Annihilation of caste

The Samajik Samrasta Manch’s campaign was aimed at ending untouchability and integrating Dalits into the Hindutva fold, a necessary precondition to consolidate the Hindu vote. However, the RSS was unable to make any headway without upsetting the hierarchy of caste system. Its philosophy seemed to be a far cry from Ambedkar’s call for the annihilation of caste.

By and large, Dalits remained suspicious of the RSS, treating it like an organisation with an essentially upper-caste mindset.
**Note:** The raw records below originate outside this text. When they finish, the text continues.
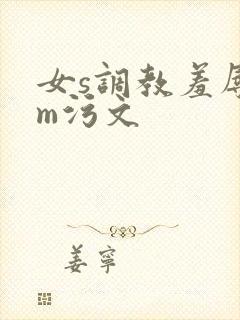 女s调教羞辱男m污文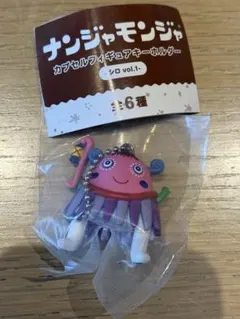 ナンジャモンジャ フィギュア キーホルダー シロ vol.1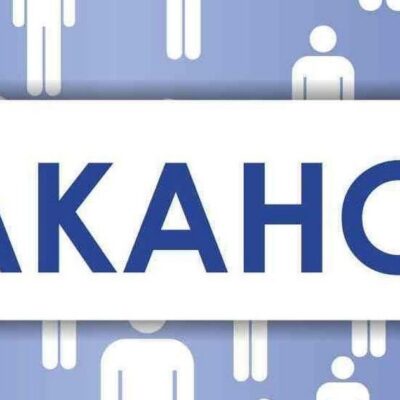 Ізмаїл вакансії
Ahead of the 2014 elections, the Sangh launched a massive campaign to mobilise Dalits in favour of Modi. It was in this context that the RSS began a large number of shakhas in Dalit localities. Simultaneously, it intensified efforts to rewrite history in a bid to attribute the genesis of Dalits, other lower castes, and tribals to the “Muslim invasion” of medieval times.

All those attempts over the last two years have now been rendered meaningless, RSS insiders complain.